Bartletts Farm Truck
Nantucket Essays

Say “Yes” to Little Adventures

by Robert P. Barsanti

She had been here a month.

From an Ivy League school, emerging from two years of pandemic college education, she stopped off on the back of the vegetable truck on Main Street. By this time in the morning, she was only selling zucchini, broccoli, and a few odd wildflowers. But it was a good day. She was wearing a tie-dye work shirt, white sneakers, and a big smile. “Everyone has been so…nice.”

We have a similar taste in premium Berkshire ice cream. Her path had crossed with mine, ever so slightly during her high school years, and, based on that thin reed, we struck up a conversation.

Almost everyone passed her with a smile. The sidewalk had women in seersucker jumpers, men in paisley shorts, and workmen delivering a refrigerator. Babies brought us through the morning. They came wobbling up the bricks, bouncing in carriages or carried in Dad’s hands. One young man, in an outfit that only a grandmother could have dreamed up (baby blue shorts and a white shirt with a red cap), stopped and picked up a stem of broccoli. He waved it like a wand.

“Do you like broccoli?” She asked.

“No.”

His mother bought it for 85 cents. He went down the street in his own little adventure, casting vegetable spells on the cars and dogs.

She had a question.

“I could go to grad school this fall or I could stay here for a semester…What do you think?”

“Stay. Absolutely. You’ll never get to do this again. And say yes.”

Now, as she packed up the friendless, unmusical broccoli stems and the other unloved vegetables, envy dropped me down the canyon of the years. I was sitting on Jack Pignato’s bench, after all, where he was stationed while he worked at Tonkin, and where he and I would drink illicit Budweisers many, many years ago. He would elevate his pinkie finger as he drank the long-neck, and I see him now, in the mist, with a brown bottle at a forty five degree angle. And the benches held other ghosts, their names etched on plaques under my back. I knew them as well. 

She floated free of the weight of this history. This downtown was hers now, with all of its bikes, babies, and bodies. Her Main Street had flip-flops and halter tops, not the creaky echoes of my history. I have visited this same corner and this same bench dozens of times over dozens of years. Her time is fresh and her time is now.

**Exercise tasks**
1 > Sum up the essay in two sentences.
2 > Copy the essay word for word from "She had been" to "up a conversation.".

Scene geometry reasoning data

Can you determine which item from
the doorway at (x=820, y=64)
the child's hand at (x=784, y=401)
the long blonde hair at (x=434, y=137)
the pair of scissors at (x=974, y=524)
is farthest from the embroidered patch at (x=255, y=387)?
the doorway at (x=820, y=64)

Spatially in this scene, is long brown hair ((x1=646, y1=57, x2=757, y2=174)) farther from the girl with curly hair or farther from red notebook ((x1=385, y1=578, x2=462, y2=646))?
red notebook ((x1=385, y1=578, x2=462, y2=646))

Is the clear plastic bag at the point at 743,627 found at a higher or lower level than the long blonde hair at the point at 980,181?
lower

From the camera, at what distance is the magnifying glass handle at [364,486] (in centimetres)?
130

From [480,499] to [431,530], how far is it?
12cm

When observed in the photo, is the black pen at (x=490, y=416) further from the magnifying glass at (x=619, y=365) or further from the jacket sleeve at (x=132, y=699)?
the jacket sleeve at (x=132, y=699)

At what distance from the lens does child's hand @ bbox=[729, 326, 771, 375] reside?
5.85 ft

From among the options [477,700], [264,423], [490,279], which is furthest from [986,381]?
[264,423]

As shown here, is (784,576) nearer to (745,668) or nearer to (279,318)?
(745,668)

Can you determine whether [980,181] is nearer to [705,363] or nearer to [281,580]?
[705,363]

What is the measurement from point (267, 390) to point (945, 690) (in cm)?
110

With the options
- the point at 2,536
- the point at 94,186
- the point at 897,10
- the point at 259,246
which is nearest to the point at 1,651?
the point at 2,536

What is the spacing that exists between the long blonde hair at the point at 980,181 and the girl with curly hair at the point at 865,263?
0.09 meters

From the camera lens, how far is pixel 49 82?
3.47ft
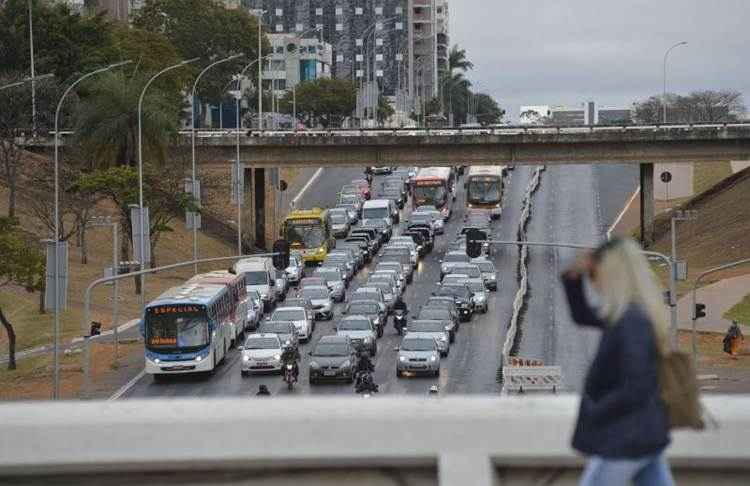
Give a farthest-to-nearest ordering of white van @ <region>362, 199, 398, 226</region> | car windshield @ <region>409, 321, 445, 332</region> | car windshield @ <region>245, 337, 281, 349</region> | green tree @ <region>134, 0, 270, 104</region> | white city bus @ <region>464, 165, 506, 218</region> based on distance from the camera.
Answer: green tree @ <region>134, 0, 270, 104</region>
white city bus @ <region>464, 165, 506, 218</region>
white van @ <region>362, 199, 398, 226</region>
car windshield @ <region>409, 321, 445, 332</region>
car windshield @ <region>245, 337, 281, 349</region>

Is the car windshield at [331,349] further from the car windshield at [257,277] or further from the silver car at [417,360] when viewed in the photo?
the car windshield at [257,277]

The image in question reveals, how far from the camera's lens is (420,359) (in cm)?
4447

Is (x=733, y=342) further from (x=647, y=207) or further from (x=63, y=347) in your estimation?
(x=647, y=207)

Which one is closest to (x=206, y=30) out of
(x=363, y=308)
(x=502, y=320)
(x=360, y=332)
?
(x=502, y=320)

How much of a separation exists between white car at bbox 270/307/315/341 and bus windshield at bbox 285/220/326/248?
2055 cm

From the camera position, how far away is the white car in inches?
2037

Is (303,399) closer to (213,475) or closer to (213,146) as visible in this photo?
(213,475)

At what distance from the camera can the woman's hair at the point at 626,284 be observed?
6.52 metres

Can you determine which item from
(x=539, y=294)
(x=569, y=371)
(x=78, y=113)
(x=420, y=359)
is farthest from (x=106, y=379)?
(x=78, y=113)

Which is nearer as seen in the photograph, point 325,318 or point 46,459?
point 46,459

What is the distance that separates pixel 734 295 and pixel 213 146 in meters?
30.8

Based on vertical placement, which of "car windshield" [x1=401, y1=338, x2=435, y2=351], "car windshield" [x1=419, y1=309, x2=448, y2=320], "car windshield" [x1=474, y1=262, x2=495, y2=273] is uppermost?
"car windshield" [x1=474, y1=262, x2=495, y2=273]

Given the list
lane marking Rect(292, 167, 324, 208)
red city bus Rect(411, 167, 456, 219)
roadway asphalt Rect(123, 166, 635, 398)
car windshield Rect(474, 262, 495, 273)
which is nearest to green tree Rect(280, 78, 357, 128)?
lane marking Rect(292, 167, 324, 208)

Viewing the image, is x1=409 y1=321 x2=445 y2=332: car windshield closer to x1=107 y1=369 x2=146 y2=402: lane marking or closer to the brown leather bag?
x1=107 y1=369 x2=146 y2=402: lane marking
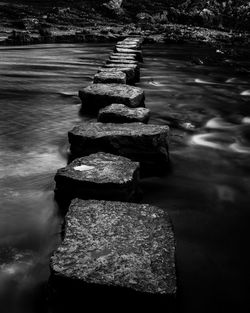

**Answer section**
1 > A young woman from an Ivy League school, selling vegetables from a truck on Main Street a month after arriving, asks the narrator whether to go to grad school this fall or stay for a semester, and the narrator tells her to stay and say yes. As she packs up, the narrator sits on Jack Pignato's old bench among memories of other ghosts, envying her because this downtown is now hers, free of that history.

2 >
She had been here a month.

From an Ivy League school, emerging from two years of pandemic college education, she stopped off on the back of the vegetable truck on Main Street. By this time in the morning, she was only selling zucchini, broccoli, and a few odd wildflowers. But it was a good day. She was wearing a tie-dye work shirt, white sneakers, and a big smile. “Everyone has been so…nice.”

We have a similar taste in premium Berkshire ice cream. Her path had crossed with mine, ever so slightly during her high school years, and, based on that thin reed, we struck up a conversation.